La escena comienza con Janet arriba de una alfombra roja, siendo arrastrada por un asistente, quien la desplaza hacia el centro de la explanada del museo. Vestida de blanco, con los ojos permanentemente cerrados, la performer persiste atada con lana que rodea su cuerpo y la inmoviliza por completo, entre medio de la amarras, se entrelazaban tarjetas de crédito en más de once puntos de su cuerpo, tarjetas que se perforaban por las lanas, tapaban su rostro; su torso y extremidades.

En medio del tumulto de asistentes expectantes, destacó una manta de dos metros que contenía tres tijeras y tres madejas de lana negra, que invitaban al público a intervenir directamente con la obra. Las opciones fueron dos; cortar y desatar a la artista de la petrificación que sugiere estar atado, o liberarla de aquel tormento claustrofóbico, forzado por ella misma: una reseña de lo que implica involucrarse con el plástico crediticio.

En un gesto simbólico, los asistentes que intervinieron en la obra, redimieron a la artista de las ataduras que otorga el sistema financiero.
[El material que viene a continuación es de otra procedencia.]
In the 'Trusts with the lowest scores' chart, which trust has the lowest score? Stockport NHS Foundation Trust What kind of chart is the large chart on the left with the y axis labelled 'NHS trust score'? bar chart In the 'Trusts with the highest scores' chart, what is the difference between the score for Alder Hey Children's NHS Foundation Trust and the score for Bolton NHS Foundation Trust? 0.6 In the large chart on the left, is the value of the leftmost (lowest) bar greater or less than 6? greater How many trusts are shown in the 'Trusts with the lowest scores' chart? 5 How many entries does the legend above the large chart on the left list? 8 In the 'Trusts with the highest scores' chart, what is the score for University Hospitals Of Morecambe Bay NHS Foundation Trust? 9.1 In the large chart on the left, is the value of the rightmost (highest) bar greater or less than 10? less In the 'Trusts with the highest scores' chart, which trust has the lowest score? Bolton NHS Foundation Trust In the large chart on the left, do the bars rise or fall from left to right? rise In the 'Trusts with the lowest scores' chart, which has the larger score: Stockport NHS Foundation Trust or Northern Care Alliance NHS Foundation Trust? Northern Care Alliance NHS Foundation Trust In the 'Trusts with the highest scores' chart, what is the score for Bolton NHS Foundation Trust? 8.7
Eran las 19:12 horas y en menos de cinco minutos la performance habría concluido, pues nadie optó por seguir atando.

Una vez finalizada la muestra, Janet se acerca al público, para contestar las inquietudes de los espectadores, quienes afectuosamente se acercaron a saludar y entregar flores de cortesía. La artista hace un resumen breve de lo que fueron sus obras, comentando que con “El velorio” rechazó la impunidad en un ritual simbólico, en “Distopía” comenta la promoción a la construcción de espacios ínfimos para habitar, originando el hacinamiento inhumano. Concluyendo con una observación de su última performance “Somos económicamente dependientes de este sistema, que es uno de los mayores daños al ser humano: el daño económico”.